Find a recurrence relation for $\displaystyle a_n,\:n \geq 0$,

where $\displaystyle a_n$ is the number of n-digit sequences

(each digit taken from {0, 1, 2, ... 9})

that contain “666” somewhere in the sequence.

One of them is: .$\displaystyle N \:=\:ab666cd$

Write it like this: .$\displaystyle \_\:a\:\_\:b\:\_\:6\,6\,6\:\_\:c\:\_\:d\:\_$

There are 6 spaces ($\displaystyle n-1$ spaces) in which to insert the eighth digit.

. . and there are 10 choices for the eighth digit.

Hence, there are: $\displaystyle (10)(6)$ ways to change $\displaystyle N$ into an 8-digit number.

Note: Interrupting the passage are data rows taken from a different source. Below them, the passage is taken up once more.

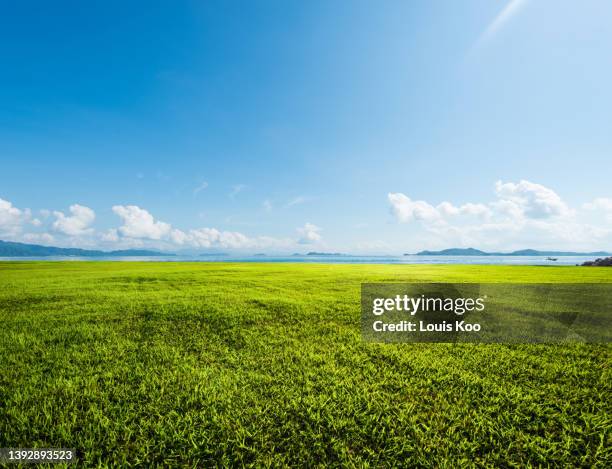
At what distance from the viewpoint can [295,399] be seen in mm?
2898

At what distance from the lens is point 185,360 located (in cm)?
391

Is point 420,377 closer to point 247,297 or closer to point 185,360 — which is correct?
→ point 185,360

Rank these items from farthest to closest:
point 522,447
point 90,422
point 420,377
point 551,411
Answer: point 420,377, point 551,411, point 90,422, point 522,447

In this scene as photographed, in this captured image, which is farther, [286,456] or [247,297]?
[247,297]

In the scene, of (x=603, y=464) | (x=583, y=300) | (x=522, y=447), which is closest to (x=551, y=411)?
(x=603, y=464)

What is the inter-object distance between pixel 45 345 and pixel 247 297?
4.78m

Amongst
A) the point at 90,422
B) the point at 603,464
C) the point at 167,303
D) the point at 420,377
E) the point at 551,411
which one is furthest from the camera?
the point at 167,303

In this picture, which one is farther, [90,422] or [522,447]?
[90,422]

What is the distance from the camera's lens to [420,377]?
343 centimetres

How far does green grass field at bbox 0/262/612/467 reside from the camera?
224 cm

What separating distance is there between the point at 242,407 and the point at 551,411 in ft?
10.5

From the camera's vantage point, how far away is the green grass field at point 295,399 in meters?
2.24

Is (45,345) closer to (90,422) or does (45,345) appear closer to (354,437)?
(90,422)

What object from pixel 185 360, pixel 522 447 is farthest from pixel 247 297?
pixel 522 447
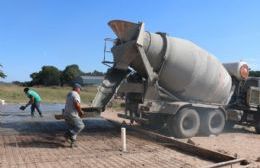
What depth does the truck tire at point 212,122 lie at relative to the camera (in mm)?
14414

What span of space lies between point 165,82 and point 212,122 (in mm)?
2800

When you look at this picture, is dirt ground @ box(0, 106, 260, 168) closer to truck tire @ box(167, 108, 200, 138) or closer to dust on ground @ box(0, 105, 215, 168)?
dust on ground @ box(0, 105, 215, 168)

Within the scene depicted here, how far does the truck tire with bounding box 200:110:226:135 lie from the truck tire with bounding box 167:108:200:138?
1.64 ft

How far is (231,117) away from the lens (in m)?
16.0

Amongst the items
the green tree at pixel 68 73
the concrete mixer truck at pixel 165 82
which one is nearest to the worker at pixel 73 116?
the concrete mixer truck at pixel 165 82

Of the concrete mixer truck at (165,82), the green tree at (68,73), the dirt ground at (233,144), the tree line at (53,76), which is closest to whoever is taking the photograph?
the dirt ground at (233,144)

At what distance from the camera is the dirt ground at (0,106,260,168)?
8.41 meters

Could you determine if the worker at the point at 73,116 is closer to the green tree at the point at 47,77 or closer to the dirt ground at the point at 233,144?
the dirt ground at the point at 233,144

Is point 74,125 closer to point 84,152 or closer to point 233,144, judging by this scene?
point 84,152

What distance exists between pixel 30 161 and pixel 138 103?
598 centimetres

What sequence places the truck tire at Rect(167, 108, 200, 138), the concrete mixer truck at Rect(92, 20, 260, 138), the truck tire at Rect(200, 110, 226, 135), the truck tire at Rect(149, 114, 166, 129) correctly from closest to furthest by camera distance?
1. the concrete mixer truck at Rect(92, 20, 260, 138)
2. the truck tire at Rect(167, 108, 200, 138)
3. the truck tire at Rect(149, 114, 166, 129)
4. the truck tire at Rect(200, 110, 226, 135)

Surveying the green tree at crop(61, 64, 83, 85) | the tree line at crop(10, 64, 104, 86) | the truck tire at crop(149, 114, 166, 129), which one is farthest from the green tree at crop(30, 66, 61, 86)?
the truck tire at crop(149, 114, 166, 129)

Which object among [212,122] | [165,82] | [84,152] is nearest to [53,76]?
[212,122]

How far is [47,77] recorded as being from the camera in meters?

That is: .$\displaystyle a_8 \;=\;(10)(6)a_7$

In general: .$\displaystyle a_n \;=\;10(n-1)a_{n-1}$

Edit: I suspect that there is some duplication in my solution,

. . . .but I'm unable to eliminate it.

. - Nov 26th 2009, 06:45 AMShanks
The above solution is obviously wrong!

This problem is very complicated! - Nov 26th 2009, 08:19 AMShanks
Let b(n) be the number of n-digit sequence which contains no 666

anywhere in the sequence.

Obviously $\displaystyle a(n)=10^{n}-b(n)$.

Divide b(n) into two classes:

Class A: s(n) be the number of sequence such that the n-th digit is not 6.

Class B: t(n) be the number of sequence such that the n-th digit is 6.

Then b(n)=s(n)+t(n),

To find b(n+1), we need to find s(n+1) and t(n+1):

It is very easy to (see)verify that, we have the following recursive definition:

s(n+1)=9b(n);

t(n+1)=s(n)+s(n-1);

And

s(1)=9,t(1)=1,b(1)=10;

s(2)=90,t(2)=10,b(2)=100.